Leave the pictures out and repeat the rest of the data below exactly.

- Dataset section
○ ○ ○ ○ ○ ○ ○

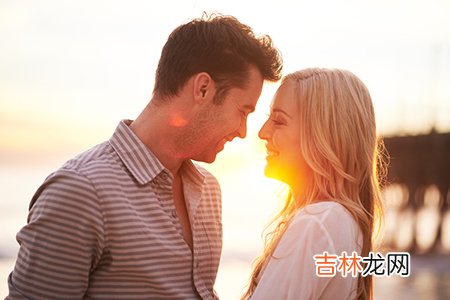 八字看你对配偶的身材是否满意?
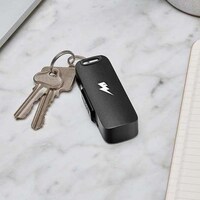 Tiny Portable Chargers Image 7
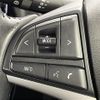 suzuki solio 2016 -SUZUKI--Solio DAA-MA36S--MA36S-622205---SUZUKI--Solio DAA-MA36S--MA36S-622205- image 22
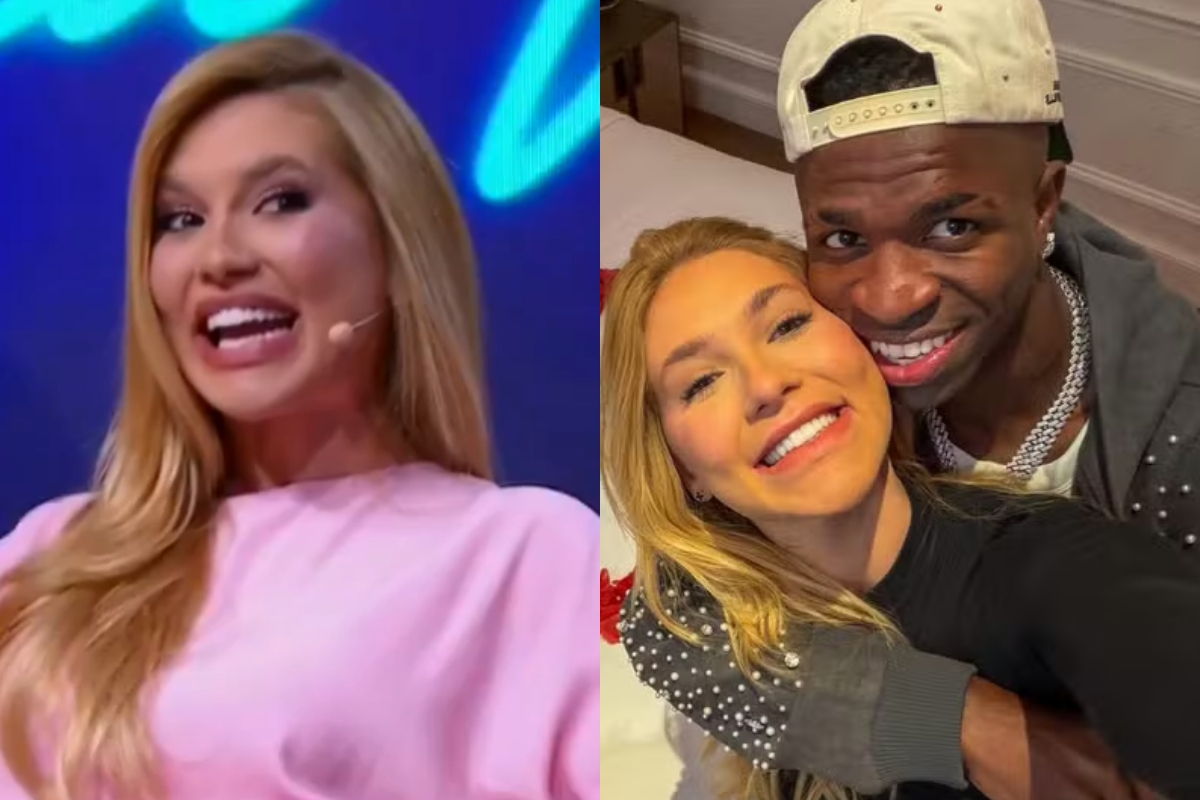 virginia-fonseca-detalha-como-vini-jr.-ganhou-seu-coracao;-veja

○ ○ ○ ○ ○ ○ ○

- Exercise response
 八字看你对配偶的身材是否满意?
 Tiny Portable Chargers Image 7
 suzuki solio 2016 -SUZUKI--Solio DAA-MA36S--MA36S-622205---SUZUKI--Solio DAA-MA36S--MA36S-622205- image 22
 virginia-fonseca-detalha-como-vini-jr.-ganhou-seu-coracao;-veja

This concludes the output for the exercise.